COVID-19 sent rates to zero for the second time in twelve years. The Fed bought $5 trillion in bonds. Congress spent $5 trillion in stimulus. Then inflation — dormant for a generation — exploded to 9.0%, the highest since 1981. Powell hiked from near-zero to 5.33% in sixteen months, the fastest tightening cycle in Federal Reserve history. A banking crisis erupted and subsided. Rates peaked. Cuts began. As of early 2026, the Fed Funds rate sits at 3.64% — higher than at any point between 2008 and 2022, but below the peak reached in 2023. The question that has haunted the Fed since Volcker's time remains unanswered: where do rates belong?
The period from 2020 to the present compressed more monetary policy history into five years than the previous twenty had produced. Two emergency cuts to zero. Unlimited quantitative easing. The largest fiscal stimulus in American history. The worst inflation in forty years. The fastest hiking cycle ever. A regional banking crisis. And then, finally, the slow walk back down. Every episode in this series — Martin's punch bowl, Burns's capitulation, Volcker's war, Greenspan's put, Bernanke's zero — found echoes in the Powell era. The Fed's seventy-year history of interest rates came full circle, and the fundamental tension between price stability and economic growth proved as unresolved in 2026 as it was in 1954.

**WORK REQUEST**
Pick up the passage on Federal Reserve interest rates from 2020 onward, continuing after its last sentence.

**ENTRIES PROVIDED**

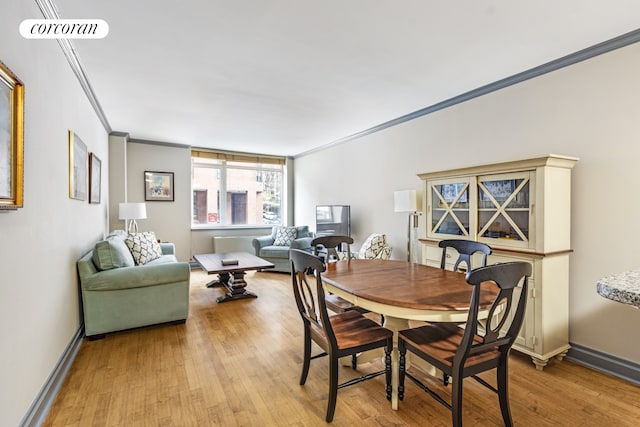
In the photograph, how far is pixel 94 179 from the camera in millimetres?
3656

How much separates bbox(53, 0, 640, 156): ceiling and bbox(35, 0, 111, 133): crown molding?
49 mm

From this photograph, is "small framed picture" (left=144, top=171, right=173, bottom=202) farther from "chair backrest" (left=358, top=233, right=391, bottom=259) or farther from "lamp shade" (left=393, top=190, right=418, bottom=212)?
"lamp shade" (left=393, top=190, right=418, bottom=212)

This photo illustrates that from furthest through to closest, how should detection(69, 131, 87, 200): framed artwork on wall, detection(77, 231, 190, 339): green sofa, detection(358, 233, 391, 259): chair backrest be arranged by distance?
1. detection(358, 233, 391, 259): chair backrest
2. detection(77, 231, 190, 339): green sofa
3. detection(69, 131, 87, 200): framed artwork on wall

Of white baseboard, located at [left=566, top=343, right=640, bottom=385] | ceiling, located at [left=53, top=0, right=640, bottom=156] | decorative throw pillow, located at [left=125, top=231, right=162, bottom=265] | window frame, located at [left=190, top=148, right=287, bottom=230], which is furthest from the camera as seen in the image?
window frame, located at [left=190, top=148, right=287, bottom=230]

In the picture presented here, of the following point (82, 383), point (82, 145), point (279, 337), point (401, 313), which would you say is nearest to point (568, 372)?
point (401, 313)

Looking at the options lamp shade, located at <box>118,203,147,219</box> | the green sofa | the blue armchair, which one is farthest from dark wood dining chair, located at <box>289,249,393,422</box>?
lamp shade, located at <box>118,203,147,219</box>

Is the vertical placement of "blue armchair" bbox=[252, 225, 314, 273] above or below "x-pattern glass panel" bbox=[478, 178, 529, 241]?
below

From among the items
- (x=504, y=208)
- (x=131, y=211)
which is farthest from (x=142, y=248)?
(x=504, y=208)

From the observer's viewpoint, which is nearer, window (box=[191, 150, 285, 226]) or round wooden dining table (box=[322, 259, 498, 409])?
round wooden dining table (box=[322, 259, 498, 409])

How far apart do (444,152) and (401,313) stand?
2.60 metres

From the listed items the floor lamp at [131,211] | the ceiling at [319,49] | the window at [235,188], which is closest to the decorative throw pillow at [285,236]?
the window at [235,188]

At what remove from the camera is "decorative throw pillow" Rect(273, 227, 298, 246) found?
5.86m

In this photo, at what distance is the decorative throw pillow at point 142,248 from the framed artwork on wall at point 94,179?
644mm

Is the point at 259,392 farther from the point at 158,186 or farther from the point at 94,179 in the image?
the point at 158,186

**ANSWER BELOW**
Zero again (2020–21). The second descent to zero was faster than the first. In 2008, it had taken Bernanke fifteen months to cut from 5.25% to zero. In 2020, Powell did it in twelve days — two emergency cuts, on March 3 and March 15, took the rate from 1.55% to near-zero. Simultaneously, the Fed announced unlimited QE: it would buy Treasury bonds and mortgage-backed securities in whatever quantities were necessary. The balance sheet, which had been $4.2 trillion before COVID, would eventually reach $8.9 trillion — more than doubling in two years. Congress matched the Fed's monetary flood with a fiscal one: the CARES Act ($2.2 trillion in March 2020), the Consolidated Appropriations Act ($900 billion in December 2020), and the American Rescue Plan ($1.9 trillion in March 2021). Total pandemic-era fiscal stimulus exceeded $5 trillion. The money supply — M2 — surged 40% in two years, the fastest expansion since World War II.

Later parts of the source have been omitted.